Faire marcher la machine, l’améliorer sans cesse et lui extorquer des résultats, il n’y a que ça qui compte et sans doute est-ce pour ça que, franchement, il n’est pas beau à voir. C’est qu’il se fout de tout le reste. Cette machine est un moteur exceptionnel sur lequel on aurait négligé de monter une carrosserie. Son style n’a pas atteint ni n’atteindra peut-être jamais la perfection, mais Émile sait qu’il n’a pas le temps de s’en occuper : ce seraient trop d’heures perdues au détriment de son endurance et de l’accroissement de ses forces. Donc même si ce n’est pas très joli, il se contente de courir comme ça lui convient le mieux, comme ça le fatigue le moins, c’est tout. […] Je courrai dans un style parfait quand on jugera de la beauté d’une course sur un barème, comme en patinage artistique. Mais moi, pour le moment, il faut juste que j’aille le plus vite possible.
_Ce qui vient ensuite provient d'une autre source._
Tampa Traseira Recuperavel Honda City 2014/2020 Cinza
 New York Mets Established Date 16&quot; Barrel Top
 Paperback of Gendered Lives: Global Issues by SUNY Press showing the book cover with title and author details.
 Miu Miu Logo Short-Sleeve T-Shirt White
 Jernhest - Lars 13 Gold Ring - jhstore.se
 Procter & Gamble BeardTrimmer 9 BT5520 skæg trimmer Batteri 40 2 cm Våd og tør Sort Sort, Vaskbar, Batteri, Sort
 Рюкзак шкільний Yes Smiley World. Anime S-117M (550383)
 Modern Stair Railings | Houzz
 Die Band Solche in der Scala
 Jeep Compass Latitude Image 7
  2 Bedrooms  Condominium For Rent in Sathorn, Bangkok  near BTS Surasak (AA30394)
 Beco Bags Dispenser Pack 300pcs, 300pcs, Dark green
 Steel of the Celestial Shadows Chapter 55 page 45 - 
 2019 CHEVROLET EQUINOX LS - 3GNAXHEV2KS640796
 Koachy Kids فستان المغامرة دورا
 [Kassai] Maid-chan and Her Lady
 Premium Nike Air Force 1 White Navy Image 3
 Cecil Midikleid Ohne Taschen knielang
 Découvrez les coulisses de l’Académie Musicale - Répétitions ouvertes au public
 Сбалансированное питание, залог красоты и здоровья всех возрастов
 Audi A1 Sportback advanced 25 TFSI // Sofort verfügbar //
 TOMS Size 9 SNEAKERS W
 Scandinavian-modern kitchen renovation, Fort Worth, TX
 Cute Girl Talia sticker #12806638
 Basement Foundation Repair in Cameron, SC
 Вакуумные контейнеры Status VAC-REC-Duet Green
Celui qui est appelé ici par son prénom francisé en Émile porte un nom mondialement connu: Zátopek.
Ce nom de Zatopek qui n’était rien, qui n’était rien qu’un drôle de nom, se met à claquer universellement en trois syllabes mobiles et mécaniques, valse impitoyable à trois temps, bruit de galop, vrombissement de turbine, cliquetis de bielles ou de soupapes scandé par le k final, précédé par le z initial qui va déjà très vite : on fait zzz et ça va tout de suite vite, comme si cette consonne était un starter. Sans compter que cette machine est lubrifiée par un prénom fluide : la burette d’huile Émile est fournie avec le moteur Zatopek.
En dehors de l’aspect purement sportif et de l’exemple quasi absolu de dépassement de soi que fut Emil Zátopek, le contexte historique et politique dans lequel il a évolué joue un rôle important et est bien mis en avant dans ce livre. L’annexion de son pays, la Tchécoslovaquie, par l’Allemagne Nazie puis les événements du Printemps de Prague pendant lesquels il prendra position et subira la répression soviétique (il fut radié de l’armée et forcé à travailler) sont deux événements majeurs de cette période.
On apprend donc plein de choses en lisant ce court texte bien écrit – comme toujours chez Jean Echenoz. En quelques pages on prend surtout une belle leçon de courage, d’abnégation et, cerise sur la gâteau, de modestie. Respect Emil et merci Jean de lui avoir rendu ce si bel hommage.
Une dernière chose, Courir est le deuxième volet de la trilogie des Vies imaginaires. Le premier est Ravel1 dont j’ai parlé ici – le dernier, Des éclairs est encore dans ma pile.
Jean Echenoz, Courir, Minuit, 2008, 141 p, Amazon.